* Gestelde opdracht a: Kun je in de records alles vanaf de regel met "Taking a closer" tot en met het einde van de records aanpassen door "camera" te vervangen door "viewer"? Geef alleen die regels terug en laat al het andere ongewijzigd.

* Pagina:
◆ ◆ ◆ ◆
Vgl. HR 16 april 2002, LJN AE1179 en AD9946 alsmede HR 23 juni 1998, ZD1200.
HR, 01-04-2003, nr. 0173802P
ECLI:NL:HR:2003:AF4161
- Instantie
Hoge Raad
- Datum
01-04-2003
- Zaaknummer
0173802P
- Conclusie
Mr. Vellinga
- LJN
AF4161
- Vakgebied(en)
Strafrecht algemeen (V)
Strafprocesrecht (V)
- Brondocumenten en formele relaties
ECLI:NL:PHR:2003:AF4161, Conclusie, Hoge Raad (Advocaat-Generaal), 01‑04‑2003
Arrest Hoge Raad: ECLI:NL:HR:2003:AF4161
ECLI:NL:HR:2003:AF4161, Uitspraak, Hoge Raad (Strafkamer), 01‑04‑2003; (Cassatie)
Conclusie: ECLI:NL:PHR:2003:AF4161
Conclusie: ECLI:NL:PHR:2003:AF4161
Conclusie: ECLI:NL:PHR:2003:AF4161
- Wetingang
- Vindplaatsen
NbSr 2003/186
Conclusie 01‑04‑2003
Mr. Vellinga
Partij(en)
Nr. 01738/02/P
Mr. Vellinga
Zitting: 4 februari 2002
Conclusie inzake:
[veroordeelde = betrokkene]
1.
Het Gerechtshof te Arnhem heeft het door de veroordeelde uit Opiumwetdelicten verkregen voordeel vastgesteld op f 2.762.750,-- en aan de veroordeelde ter ontneming van dat wederrechtelijk verkregen voordeel de verplichting opgelegd tot betaling aan de Staat van een bedrag van f 1.762.750,-- subsidiair 72 maanden hechtenis.
2.
Namens de veroordeelde heeft mr. A. Moszkowicz, advocaat te Amsterdam, vier middelen van cassatie voorgesteld.
3.
Er bestaat samenhang tussen de zaken met de parketnummers 01735/02/P, 01736/02/P, 01737/02/P en 01738/02/P. In al deze zaken zal ik vandaag concluderen.
4.
◆ ◆ ◆ ◆
Records met vragen over scènes:
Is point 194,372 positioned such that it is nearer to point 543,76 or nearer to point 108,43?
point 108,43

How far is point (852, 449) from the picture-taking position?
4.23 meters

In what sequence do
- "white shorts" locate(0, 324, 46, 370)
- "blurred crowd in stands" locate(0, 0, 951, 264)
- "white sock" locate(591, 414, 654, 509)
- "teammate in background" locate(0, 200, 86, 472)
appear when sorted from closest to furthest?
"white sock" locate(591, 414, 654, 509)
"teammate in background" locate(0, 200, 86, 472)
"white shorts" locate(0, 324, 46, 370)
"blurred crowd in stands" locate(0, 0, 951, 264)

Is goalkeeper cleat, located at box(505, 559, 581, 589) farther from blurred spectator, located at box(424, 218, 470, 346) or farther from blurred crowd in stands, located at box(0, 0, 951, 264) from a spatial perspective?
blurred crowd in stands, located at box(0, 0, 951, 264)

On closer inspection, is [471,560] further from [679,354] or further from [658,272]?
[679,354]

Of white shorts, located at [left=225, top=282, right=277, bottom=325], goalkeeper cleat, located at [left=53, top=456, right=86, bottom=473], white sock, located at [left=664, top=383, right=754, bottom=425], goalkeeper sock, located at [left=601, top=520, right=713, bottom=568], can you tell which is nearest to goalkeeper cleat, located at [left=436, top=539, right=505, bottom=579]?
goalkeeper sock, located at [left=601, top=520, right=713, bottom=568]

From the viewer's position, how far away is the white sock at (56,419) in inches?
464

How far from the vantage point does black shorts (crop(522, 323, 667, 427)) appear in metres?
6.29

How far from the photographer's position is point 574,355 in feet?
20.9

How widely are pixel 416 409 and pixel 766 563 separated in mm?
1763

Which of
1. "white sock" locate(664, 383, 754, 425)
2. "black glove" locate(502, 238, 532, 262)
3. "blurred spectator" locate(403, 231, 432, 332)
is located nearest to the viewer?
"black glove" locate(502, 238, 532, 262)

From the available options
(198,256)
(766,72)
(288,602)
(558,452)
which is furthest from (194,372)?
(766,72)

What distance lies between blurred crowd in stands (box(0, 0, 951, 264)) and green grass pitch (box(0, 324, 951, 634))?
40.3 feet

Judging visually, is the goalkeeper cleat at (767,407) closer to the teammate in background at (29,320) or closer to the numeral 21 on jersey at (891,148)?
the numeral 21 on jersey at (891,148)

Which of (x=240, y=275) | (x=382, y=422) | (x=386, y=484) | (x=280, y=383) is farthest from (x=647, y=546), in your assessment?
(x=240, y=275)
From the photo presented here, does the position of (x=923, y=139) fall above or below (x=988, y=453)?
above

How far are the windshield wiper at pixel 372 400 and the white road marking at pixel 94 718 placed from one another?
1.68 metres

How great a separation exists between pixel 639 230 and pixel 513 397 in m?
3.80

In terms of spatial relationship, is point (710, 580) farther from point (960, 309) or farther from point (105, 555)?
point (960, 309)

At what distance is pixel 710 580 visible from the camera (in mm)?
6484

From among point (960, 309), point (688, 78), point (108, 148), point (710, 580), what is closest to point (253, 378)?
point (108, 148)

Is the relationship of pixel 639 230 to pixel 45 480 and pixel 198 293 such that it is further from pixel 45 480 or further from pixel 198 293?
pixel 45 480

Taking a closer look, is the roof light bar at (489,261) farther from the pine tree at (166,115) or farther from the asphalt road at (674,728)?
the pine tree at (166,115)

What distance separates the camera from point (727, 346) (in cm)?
◆ ◆ ◆ ◆
* Gestelde opdracht b:
Beantwoord over de pagina:
(i) Op welk bedrag heeft het Gerechtshof te Arnhem het uit Opiumwetdelicten verkregen voordeel vastgesteld?
(ii) Hoeveel middelen van cassatie heeft mr. A. Moszkowicz namens de veroordeelde voorgesteld?
(iii) Welke datum staat bij de zitting vermeld?

* Uitgewerkt antwoord a:
Taking a closer look, is the roof light bar at (489,261) farther from the pine tree at (166,115) or farther from the asphalt road at (674,728)?
the pine tree at (166,115)

What distance separates the viewer from point (727, 346) (in cm)?

* Uitgewerkt antwoord b:
(i) f 2.762.750,--
(ii) Vier
(iii) 4 februari 2002